Copy the listing below word for word, from the line with "Which one is found" to the line with "Answer: the point".
==== Records for this task ====
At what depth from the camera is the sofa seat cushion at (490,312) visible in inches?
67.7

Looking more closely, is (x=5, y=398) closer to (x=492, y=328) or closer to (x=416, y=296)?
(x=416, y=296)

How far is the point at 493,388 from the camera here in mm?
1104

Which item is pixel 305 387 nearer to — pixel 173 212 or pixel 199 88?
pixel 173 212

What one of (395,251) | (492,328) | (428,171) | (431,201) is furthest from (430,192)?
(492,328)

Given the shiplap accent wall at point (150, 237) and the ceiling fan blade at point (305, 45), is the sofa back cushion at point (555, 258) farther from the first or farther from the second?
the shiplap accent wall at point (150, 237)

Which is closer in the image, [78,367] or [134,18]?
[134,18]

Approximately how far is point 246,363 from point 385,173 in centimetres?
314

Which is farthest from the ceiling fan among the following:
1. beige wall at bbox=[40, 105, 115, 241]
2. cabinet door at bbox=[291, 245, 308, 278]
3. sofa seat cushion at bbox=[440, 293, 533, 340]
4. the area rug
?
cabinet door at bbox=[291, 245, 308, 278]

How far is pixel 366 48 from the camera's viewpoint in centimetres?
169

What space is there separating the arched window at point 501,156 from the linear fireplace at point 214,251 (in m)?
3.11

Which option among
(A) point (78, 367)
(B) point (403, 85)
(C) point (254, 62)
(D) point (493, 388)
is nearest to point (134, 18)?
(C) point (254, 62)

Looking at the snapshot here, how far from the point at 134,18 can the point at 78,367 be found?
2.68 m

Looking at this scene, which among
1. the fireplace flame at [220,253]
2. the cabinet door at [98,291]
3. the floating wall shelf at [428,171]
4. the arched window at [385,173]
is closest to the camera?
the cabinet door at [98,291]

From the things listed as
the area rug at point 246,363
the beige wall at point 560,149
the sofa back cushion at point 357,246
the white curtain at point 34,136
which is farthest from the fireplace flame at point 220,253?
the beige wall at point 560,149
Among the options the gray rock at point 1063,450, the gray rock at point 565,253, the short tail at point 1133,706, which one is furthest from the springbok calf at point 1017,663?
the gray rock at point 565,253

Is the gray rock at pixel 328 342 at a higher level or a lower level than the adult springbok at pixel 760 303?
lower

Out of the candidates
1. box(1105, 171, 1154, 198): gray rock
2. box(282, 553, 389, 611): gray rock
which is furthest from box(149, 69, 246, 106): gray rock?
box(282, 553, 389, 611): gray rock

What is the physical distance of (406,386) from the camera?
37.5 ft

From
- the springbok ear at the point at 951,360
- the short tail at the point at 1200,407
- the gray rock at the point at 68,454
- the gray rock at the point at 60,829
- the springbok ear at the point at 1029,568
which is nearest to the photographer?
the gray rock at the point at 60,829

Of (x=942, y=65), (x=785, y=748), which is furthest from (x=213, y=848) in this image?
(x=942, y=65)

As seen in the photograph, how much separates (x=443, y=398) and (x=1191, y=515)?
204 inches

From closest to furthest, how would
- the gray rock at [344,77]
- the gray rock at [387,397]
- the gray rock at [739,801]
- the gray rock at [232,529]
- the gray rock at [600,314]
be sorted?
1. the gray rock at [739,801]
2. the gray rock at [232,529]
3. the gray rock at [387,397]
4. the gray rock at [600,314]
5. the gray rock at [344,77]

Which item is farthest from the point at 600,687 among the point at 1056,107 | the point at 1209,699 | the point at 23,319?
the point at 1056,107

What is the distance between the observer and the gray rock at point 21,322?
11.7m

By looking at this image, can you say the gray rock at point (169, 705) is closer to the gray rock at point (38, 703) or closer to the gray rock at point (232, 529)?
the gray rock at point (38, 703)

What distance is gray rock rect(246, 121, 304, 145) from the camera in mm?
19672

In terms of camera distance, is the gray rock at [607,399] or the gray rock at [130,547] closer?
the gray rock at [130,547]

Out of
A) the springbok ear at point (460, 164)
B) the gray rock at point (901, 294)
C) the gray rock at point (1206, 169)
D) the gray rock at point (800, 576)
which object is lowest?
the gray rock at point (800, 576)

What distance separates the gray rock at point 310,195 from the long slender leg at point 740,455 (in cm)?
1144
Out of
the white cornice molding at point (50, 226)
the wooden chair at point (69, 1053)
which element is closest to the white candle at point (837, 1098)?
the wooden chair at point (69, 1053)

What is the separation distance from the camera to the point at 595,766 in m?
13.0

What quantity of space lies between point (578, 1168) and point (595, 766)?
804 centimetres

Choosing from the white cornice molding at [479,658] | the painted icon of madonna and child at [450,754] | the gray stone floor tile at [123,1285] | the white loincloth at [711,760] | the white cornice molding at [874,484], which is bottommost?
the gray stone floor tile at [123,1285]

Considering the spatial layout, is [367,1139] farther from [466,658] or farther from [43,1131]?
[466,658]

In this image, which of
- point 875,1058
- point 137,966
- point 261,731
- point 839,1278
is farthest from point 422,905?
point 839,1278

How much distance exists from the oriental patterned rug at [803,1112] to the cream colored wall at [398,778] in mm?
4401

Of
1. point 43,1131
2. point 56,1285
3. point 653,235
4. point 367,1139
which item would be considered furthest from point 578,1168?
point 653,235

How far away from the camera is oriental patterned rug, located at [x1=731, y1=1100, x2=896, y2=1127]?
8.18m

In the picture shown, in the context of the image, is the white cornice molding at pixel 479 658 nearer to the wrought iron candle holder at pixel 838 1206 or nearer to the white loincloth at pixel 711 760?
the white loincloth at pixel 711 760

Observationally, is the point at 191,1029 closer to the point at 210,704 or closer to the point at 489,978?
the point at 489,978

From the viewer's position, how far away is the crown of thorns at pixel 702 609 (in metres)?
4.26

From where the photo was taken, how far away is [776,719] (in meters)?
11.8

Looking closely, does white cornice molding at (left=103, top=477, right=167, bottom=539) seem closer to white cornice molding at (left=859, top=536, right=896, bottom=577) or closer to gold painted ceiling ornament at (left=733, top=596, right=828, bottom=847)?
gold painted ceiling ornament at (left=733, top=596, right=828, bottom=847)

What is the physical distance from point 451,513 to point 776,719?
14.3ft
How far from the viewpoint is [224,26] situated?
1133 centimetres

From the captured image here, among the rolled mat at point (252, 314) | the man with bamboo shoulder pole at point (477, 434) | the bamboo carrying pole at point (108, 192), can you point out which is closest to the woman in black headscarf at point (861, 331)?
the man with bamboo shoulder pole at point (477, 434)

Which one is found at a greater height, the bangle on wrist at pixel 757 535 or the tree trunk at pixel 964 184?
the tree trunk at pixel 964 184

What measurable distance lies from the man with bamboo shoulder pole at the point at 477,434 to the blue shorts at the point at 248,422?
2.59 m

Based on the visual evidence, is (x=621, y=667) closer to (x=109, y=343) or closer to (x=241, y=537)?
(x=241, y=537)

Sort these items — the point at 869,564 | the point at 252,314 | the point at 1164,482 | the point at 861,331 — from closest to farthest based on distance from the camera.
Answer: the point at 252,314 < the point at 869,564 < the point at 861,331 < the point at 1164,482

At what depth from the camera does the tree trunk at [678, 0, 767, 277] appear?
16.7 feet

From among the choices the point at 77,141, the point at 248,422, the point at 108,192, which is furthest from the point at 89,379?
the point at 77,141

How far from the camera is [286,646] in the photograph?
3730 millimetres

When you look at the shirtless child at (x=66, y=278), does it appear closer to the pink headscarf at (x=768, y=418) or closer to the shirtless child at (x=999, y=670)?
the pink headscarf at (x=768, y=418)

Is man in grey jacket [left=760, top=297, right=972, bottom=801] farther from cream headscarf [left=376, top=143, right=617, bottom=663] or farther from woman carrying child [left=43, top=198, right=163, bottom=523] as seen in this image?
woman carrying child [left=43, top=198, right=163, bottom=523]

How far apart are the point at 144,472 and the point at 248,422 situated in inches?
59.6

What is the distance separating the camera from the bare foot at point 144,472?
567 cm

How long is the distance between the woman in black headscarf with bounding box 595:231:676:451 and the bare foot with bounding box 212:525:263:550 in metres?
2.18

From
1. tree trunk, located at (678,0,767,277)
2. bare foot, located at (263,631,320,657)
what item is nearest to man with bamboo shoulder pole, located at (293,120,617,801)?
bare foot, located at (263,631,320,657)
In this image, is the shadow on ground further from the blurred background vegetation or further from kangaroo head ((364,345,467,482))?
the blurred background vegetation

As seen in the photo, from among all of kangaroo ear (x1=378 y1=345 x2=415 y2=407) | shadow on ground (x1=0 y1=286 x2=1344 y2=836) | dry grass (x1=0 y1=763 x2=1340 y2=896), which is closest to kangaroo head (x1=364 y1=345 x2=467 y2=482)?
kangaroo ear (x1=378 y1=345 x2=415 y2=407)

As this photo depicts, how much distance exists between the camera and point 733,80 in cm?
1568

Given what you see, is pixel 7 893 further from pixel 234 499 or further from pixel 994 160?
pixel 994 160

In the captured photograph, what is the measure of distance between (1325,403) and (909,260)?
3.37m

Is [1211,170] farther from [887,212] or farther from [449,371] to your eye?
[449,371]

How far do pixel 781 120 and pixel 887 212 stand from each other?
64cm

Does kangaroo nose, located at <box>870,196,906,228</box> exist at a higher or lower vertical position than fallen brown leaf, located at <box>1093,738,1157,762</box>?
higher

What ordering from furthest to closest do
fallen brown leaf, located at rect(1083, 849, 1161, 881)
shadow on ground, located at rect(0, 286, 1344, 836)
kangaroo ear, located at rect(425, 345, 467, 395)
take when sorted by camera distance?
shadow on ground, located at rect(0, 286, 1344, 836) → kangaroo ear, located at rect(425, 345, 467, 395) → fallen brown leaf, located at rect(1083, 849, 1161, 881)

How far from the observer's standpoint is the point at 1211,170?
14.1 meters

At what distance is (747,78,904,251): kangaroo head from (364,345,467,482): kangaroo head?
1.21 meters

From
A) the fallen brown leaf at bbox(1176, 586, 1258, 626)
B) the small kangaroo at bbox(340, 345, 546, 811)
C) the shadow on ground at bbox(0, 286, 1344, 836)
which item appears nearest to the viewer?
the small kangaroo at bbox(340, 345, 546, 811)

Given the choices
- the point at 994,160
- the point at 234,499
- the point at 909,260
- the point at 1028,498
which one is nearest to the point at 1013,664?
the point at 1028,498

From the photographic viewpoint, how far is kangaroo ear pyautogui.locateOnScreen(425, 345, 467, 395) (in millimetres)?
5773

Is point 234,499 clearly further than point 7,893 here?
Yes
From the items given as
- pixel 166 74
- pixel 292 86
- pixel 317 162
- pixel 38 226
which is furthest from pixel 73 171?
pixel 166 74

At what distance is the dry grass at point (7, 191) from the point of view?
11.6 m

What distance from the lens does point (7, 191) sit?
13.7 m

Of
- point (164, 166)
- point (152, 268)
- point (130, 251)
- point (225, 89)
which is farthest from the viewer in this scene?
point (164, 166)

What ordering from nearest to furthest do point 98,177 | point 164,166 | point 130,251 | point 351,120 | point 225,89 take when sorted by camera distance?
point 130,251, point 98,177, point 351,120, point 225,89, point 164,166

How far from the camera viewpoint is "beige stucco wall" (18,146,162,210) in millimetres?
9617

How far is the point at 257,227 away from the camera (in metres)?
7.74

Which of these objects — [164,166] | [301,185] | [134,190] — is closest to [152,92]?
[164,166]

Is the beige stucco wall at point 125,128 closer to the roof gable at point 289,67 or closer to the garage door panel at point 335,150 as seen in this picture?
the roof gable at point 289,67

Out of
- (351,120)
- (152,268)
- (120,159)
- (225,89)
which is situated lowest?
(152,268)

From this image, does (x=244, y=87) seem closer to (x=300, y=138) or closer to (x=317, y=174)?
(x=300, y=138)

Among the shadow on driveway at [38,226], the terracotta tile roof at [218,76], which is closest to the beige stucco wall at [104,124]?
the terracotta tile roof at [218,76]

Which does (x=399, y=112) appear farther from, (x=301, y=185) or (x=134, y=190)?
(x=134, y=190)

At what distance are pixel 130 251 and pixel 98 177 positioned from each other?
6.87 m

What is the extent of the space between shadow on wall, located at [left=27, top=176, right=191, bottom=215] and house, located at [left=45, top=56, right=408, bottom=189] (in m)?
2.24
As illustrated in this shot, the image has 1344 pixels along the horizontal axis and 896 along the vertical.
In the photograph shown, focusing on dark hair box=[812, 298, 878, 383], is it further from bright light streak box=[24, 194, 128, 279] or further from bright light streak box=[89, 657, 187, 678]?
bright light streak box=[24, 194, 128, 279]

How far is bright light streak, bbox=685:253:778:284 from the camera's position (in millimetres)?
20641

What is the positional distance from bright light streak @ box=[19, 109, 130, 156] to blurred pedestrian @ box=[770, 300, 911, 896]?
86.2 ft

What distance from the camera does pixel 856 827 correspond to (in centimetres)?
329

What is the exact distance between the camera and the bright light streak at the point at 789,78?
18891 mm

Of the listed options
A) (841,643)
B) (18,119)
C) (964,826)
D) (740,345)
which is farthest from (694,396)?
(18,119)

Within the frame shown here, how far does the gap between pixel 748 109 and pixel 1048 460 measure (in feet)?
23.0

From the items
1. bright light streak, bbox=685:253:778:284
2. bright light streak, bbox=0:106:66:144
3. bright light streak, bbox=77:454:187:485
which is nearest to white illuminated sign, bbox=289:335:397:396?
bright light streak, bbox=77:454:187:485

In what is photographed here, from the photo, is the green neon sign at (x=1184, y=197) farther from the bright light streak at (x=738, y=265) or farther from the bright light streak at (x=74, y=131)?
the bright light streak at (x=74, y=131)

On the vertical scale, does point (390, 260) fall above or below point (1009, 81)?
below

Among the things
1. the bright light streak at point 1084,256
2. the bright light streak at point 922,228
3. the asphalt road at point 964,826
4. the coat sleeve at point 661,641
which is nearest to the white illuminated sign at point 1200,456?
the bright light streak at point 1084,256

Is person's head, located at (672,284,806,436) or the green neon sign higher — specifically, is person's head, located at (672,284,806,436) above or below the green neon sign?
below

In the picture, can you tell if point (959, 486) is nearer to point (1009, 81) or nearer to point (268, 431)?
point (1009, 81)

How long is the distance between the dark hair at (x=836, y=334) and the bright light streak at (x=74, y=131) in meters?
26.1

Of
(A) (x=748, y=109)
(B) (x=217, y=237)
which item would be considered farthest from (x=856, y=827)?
====
> **Output of the task**:
Which one is found at a greater height, the bangle on wrist at pixel 757 535 or the tree trunk at pixel 964 184?
the tree trunk at pixel 964 184

What measurable distance lies from the man with bamboo shoulder pole at the point at 477,434 to the blue shorts at the point at 248,422?
2.59 m

Based on the visual evidence, is (x=621, y=667) closer to (x=109, y=343) or closer to (x=241, y=537)?
(x=241, y=537)

Sort these items — the point at 869,564 | the point at 252,314 | the point at 1164,482 | the point at 861,331 — from closest to farthest based on distance from the camera.
Answer: the point at 252,314 < the point at 869,564 < the point at 861,331 < the point at 1164,482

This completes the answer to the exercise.